Segundo o diretor jurídico do Sindicato dos Agentes Penitenciários do Paraná (Sindarspen), Ricardo de Carvalho Miranda, muitos dos presos que fugiram estão ligados ao Primeiro Comando da Capital (PCC). "Eles fizeram um motim na Casa de Custódia de Piraquara para tirar o foco dos agentes, enquanto isso, presos da PEP1 abriram um buraco no muro para efetuarem a fuga", explicou Miranda.

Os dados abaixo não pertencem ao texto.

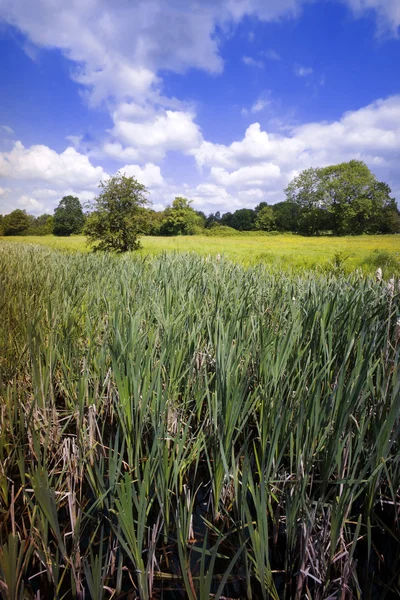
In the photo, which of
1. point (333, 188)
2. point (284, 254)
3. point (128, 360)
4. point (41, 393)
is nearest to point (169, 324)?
point (128, 360)

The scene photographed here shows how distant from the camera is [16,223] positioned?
66125mm

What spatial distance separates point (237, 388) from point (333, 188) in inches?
1976

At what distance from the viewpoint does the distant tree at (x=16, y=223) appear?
64.9 m

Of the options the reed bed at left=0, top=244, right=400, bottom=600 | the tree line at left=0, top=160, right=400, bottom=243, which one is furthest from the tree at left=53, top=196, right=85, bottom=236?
the reed bed at left=0, top=244, right=400, bottom=600

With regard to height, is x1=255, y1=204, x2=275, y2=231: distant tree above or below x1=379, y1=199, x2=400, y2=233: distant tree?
above

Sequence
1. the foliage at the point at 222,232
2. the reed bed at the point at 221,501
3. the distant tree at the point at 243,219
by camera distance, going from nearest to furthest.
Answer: the reed bed at the point at 221,501, the foliage at the point at 222,232, the distant tree at the point at 243,219

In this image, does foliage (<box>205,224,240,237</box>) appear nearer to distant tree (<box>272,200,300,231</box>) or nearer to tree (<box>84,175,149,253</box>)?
distant tree (<box>272,200,300,231</box>)

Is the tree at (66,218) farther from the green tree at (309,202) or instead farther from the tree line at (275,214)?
the green tree at (309,202)

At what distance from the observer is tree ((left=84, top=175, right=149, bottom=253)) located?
16.2 m

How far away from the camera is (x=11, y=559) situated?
44.5 inches

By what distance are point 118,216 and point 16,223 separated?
6052 centimetres

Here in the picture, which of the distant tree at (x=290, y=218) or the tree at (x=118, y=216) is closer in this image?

Ainda conforme dados da Sesp, quatro homens suspeitos de dar cobertura para a fuga de presos fizeram uma mulher refém num haras na cidade de Quatro Barras (Região Metropolitana de Curitiba). Policiais do Batalhão de Operações Policiais Especiais (Bope) foram ao local, onde os quatro se renderam e foram presos. Com eles foram encontados três fuzis 762 e duas pistolas. O grupo foi encaminhado ao Cope.
Na tarde de domingo, em nota, o secretário estadual da Segurança Pública, Wagner Mesquita, afirmou que se trata de uma ação orquestrada há muitos dias. "Apesar disso, a Polícia Militar e o SOE deram uma resposta imediata e eficaz evitando uma fuga em massa. A Polícia Civil vai investigar os envolvidos neste plano de fuga e as forças de segurança do Estado estão agora empenhadas para recapturar os detentos que conseguiram fugir", afirma.
Os corpos dos dois presos mortos foram encaminhados para o Instituto Médico-Legal (IML) de Curitiba. Um helicóptero foi deslocado pela PM para tentar localizar os 28 foragidos. Barreiras foram montadas na BR-116, que atravessa o Estado, e veículos suspeitos estão sendo abordados por equipes da Polícia Rodoviária Federal (PRF).